Capítulo 16: Vigia etéreo
Um dos Coletores se adiantou, o riso metálico ecoando como o roçar de pregos sobre chapa de ferro. Sua mandíbula se abria e fechava rápido demais, produzindo um som rítmico — krk-krk-krk-krk.
Com o martelo erguido acima da cabeça, saltou sobre Jasper, o brilho alaranjado dos olhos refletindo na lâmina ainda embainhada do garoto.
— HHRRKKR-HA! — gargalhou, descendo o golpe.
O impacto fez o chão estremecer, derrubando pedaços inteiros de rochas no rio de ferro derretido.

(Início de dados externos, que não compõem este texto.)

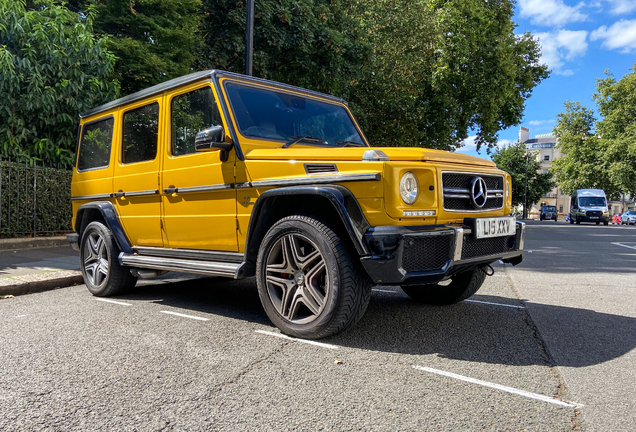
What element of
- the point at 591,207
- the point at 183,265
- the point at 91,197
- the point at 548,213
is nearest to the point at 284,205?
the point at 183,265

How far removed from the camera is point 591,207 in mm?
40938

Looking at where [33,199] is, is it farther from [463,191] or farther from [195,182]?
[463,191]

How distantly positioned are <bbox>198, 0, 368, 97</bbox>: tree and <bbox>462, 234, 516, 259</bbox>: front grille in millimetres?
11313

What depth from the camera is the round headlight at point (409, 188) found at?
3510 mm

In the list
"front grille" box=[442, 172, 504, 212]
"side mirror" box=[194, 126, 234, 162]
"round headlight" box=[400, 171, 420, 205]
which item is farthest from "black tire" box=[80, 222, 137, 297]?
"front grille" box=[442, 172, 504, 212]

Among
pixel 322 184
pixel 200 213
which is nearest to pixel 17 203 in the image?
pixel 200 213

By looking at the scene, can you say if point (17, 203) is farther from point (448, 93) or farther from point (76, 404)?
point (448, 93)

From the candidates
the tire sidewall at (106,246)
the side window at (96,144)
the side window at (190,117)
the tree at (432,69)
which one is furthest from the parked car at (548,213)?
the side window at (190,117)

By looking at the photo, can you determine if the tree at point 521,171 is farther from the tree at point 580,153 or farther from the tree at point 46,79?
the tree at point 46,79

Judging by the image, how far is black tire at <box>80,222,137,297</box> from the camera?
562 centimetres

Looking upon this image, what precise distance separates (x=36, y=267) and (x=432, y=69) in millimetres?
18917

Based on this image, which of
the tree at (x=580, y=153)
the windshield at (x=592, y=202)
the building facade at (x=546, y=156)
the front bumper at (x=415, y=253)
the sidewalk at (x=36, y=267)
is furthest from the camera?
the building facade at (x=546, y=156)

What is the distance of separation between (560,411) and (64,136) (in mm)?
10758

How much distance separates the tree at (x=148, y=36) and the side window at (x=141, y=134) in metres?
7.13
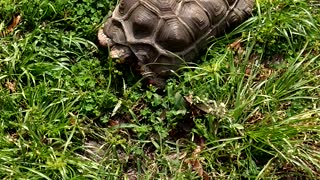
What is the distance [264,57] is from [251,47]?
0.46ft

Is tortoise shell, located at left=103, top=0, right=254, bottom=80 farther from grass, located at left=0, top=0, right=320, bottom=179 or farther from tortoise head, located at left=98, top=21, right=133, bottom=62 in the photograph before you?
grass, located at left=0, top=0, right=320, bottom=179

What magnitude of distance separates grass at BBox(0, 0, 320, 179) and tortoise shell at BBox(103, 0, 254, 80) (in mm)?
111

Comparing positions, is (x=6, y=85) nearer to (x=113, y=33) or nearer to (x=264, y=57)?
(x=113, y=33)

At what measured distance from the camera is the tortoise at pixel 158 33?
3438 millimetres

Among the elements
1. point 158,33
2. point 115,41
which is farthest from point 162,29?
point 115,41

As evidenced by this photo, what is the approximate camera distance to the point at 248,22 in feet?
12.3

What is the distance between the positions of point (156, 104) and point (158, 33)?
0.41 meters

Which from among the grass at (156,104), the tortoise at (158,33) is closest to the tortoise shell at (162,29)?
the tortoise at (158,33)

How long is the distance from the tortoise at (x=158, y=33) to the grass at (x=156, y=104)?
0.09 m

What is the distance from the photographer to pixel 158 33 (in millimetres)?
3443

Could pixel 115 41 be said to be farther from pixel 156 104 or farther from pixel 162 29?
pixel 156 104

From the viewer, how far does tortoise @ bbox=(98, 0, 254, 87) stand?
11.3 ft

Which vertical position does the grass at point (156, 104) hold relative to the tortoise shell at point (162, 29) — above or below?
below

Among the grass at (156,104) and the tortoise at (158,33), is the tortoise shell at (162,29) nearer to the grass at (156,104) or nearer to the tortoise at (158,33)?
the tortoise at (158,33)
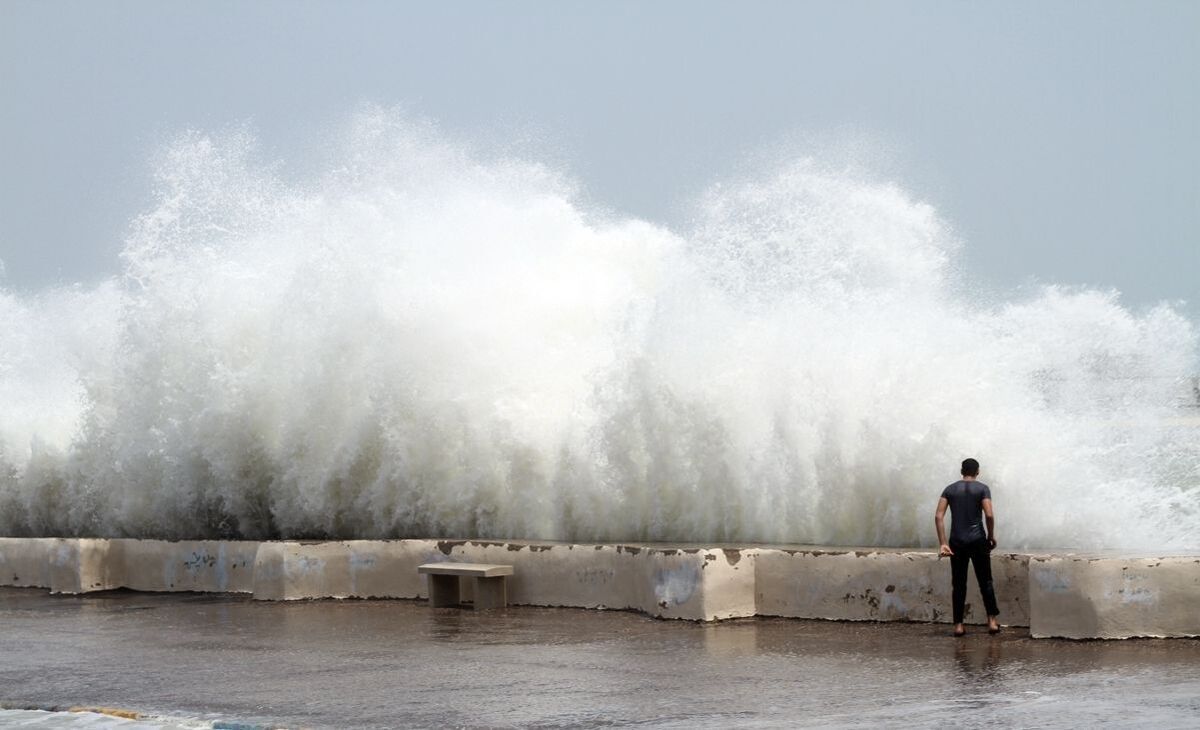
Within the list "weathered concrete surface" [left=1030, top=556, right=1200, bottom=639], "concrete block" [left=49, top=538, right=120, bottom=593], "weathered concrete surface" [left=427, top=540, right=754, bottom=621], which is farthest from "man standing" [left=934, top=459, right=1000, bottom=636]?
"concrete block" [left=49, top=538, right=120, bottom=593]

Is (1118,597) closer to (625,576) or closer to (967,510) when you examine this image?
(967,510)

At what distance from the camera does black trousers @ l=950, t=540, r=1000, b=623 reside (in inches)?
383

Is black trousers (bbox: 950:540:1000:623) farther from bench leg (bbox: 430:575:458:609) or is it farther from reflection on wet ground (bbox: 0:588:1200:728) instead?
bench leg (bbox: 430:575:458:609)

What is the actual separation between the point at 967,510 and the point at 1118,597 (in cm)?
106

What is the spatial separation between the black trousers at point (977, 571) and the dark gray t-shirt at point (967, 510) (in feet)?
0.15

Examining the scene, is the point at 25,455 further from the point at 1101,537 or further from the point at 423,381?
the point at 1101,537

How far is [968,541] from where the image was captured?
9766 mm

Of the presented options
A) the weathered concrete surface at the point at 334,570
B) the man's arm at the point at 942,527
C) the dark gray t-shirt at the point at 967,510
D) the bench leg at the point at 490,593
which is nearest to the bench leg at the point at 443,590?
the bench leg at the point at 490,593

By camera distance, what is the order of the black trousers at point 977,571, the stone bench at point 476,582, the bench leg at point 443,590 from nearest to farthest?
the black trousers at point 977,571
the stone bench at point 476,582
the bench leg at point 443,590

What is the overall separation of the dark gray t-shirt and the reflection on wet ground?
25.5 inches

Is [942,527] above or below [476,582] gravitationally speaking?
above

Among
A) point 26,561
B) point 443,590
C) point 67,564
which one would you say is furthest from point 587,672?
point 26,561

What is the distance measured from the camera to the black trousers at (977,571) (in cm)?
973

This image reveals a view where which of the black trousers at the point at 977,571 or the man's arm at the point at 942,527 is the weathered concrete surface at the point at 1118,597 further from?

Por um instante, o Coletor acreditou ter esmagado o inimigo. Mas não havia sangue. Nem carne. Nem grito.
Ergueu o rosto, confuso. Os olhos giraram freneticamente em busca do alvo desaparecido. Foi então que o som chegou, passos leves, firmes, ecoando atrás dele.
Virou-se rápido demais, e o mundo pareceu atrasar por um instante. O corpo ainda reagia, mas já era tarde.

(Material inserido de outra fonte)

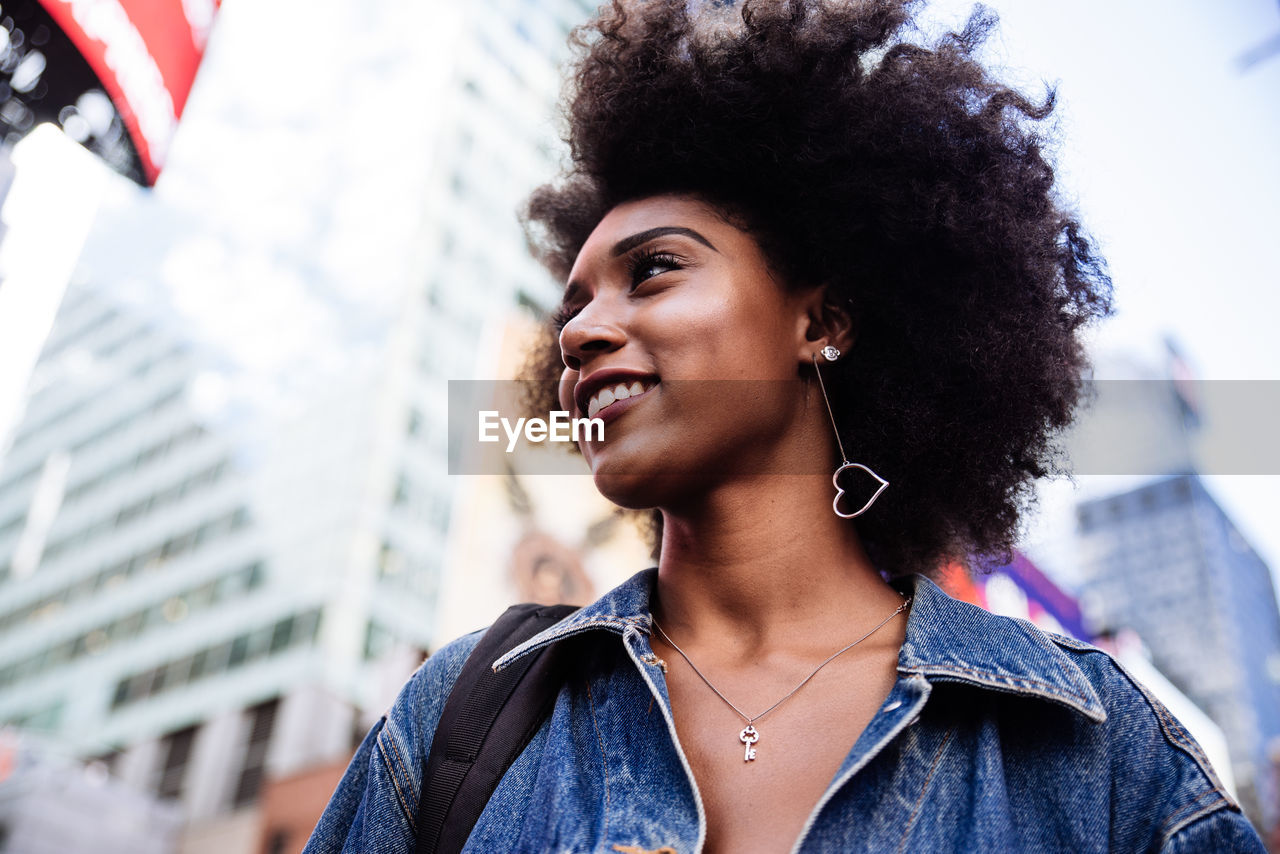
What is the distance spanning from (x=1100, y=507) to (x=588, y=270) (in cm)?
10981

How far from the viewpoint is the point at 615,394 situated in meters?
2.41

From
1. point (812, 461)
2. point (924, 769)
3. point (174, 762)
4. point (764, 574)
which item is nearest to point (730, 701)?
point (764, 574)

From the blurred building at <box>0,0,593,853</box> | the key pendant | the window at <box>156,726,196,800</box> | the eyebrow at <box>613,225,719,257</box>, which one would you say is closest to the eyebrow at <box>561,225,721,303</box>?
the eyebrow at <box>613,225,719,257</box>

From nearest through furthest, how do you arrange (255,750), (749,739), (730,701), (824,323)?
(749,739) → (730,701) → (824,323) → (255,750)

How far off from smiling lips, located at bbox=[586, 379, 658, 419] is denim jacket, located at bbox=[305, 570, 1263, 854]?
1.67 ft

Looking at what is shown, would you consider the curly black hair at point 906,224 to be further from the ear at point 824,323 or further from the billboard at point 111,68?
the billboard at point 111,68

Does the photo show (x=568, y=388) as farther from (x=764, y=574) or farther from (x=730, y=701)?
(x=730, y=701)

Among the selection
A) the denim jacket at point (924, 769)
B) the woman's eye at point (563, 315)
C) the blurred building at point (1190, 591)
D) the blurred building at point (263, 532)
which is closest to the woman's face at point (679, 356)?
the woman's eye at point (563, 315)

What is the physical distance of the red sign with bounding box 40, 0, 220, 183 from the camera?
4.70 m

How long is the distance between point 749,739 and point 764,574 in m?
0.44

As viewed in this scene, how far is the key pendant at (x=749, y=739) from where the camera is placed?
2.08 metres

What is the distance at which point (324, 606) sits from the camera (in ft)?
130

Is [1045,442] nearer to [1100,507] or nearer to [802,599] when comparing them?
[802,599]

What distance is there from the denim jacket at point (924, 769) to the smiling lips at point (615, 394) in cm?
51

O corte foi tão limpo que o riso continuou por um breve instante, mesmo quando a metade superior da criatura começou a deslizar, separando-se da inferior, junto do Núcleo perfeitamente dividido.
Jasper estava atrás dele, a espada ainda baixa, sem uma gota de sangue manchando o fio.

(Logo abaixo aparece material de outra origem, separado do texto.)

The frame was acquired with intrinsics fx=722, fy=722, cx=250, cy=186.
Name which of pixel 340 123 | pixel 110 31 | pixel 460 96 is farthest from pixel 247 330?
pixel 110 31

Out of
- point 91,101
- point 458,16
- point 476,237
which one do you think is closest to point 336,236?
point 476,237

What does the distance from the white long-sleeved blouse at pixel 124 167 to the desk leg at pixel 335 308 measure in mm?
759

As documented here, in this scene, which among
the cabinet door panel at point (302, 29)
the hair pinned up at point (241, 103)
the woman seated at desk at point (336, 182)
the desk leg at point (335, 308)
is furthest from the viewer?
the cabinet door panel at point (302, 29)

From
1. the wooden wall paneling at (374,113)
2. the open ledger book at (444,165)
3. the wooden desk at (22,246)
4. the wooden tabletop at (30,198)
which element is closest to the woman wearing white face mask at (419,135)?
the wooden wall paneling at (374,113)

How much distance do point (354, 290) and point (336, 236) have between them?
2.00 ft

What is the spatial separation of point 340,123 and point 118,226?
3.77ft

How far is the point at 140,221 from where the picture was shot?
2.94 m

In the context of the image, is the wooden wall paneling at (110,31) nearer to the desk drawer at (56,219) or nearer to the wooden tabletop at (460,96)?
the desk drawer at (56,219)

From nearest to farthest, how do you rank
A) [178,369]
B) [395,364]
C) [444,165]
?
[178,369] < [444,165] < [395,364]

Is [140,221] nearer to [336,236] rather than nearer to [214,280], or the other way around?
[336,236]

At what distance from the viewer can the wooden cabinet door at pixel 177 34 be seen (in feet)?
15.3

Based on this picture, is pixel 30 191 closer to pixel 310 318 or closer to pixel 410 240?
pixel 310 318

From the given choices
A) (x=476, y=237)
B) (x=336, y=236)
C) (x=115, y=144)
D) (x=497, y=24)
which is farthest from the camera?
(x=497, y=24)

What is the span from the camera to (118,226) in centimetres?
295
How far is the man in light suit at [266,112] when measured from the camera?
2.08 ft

— Não há graça nenhuma nisso — murmurou, enquanto os restos caíam em duas partes e o riso se apagava.
Sem querer perder tempo, Jasper lançou um Corte da Ventania. O ar se rasgou em um único movimento, emitindo um assobio agudo e crescente, o grito de um pássaro faminto.
Os pequenos risonhos se abaixaram às pressas, desajeitados, enquanto o golpe cruzava a câmara em linha reta, fatiando bigornas e abrindo uma fratura na parede rochosa.
Aproveitando o momento, Jasper deslizou como uma sombra até a alavanca. Um puxão firme desativou o mecanismo que mantinha os machados girando sobre a passarela, e o som metálico cessou.
Do outro lado, o Caçador atravessou o caminho com tranquilidade, carregando Kaern sobre os ombros, enquanto o filhote de centopeia permanecia preso ao seu antebraço.
A criatura parecia adormecida, como se toda a hostilidade de antes tivesse simplesmente desaparecido.
— Bela manobra, Vulto Negro. Esses carinhas são bem mais espertos do que eu pensava. Talvez eu devesse melhorar meu Coletorês da próxima vez — zombou com um sorriso torto, alheio a toda a destruição ao redor.
De repente, os Coletores correram em massa pelas passarelas, alguns até escalando as paredes da câmara com agilidade instintiva, deixando para trás suas forjas. Jasper e o Caçador, por sua vez, não se surpreenderam com a atitude.
Novas armadilhas foram ativadas. Eles pareciam entretidos com a situação; afinal, de que adianta construir tantas engenhocas se não podem vê-las em funcionamento?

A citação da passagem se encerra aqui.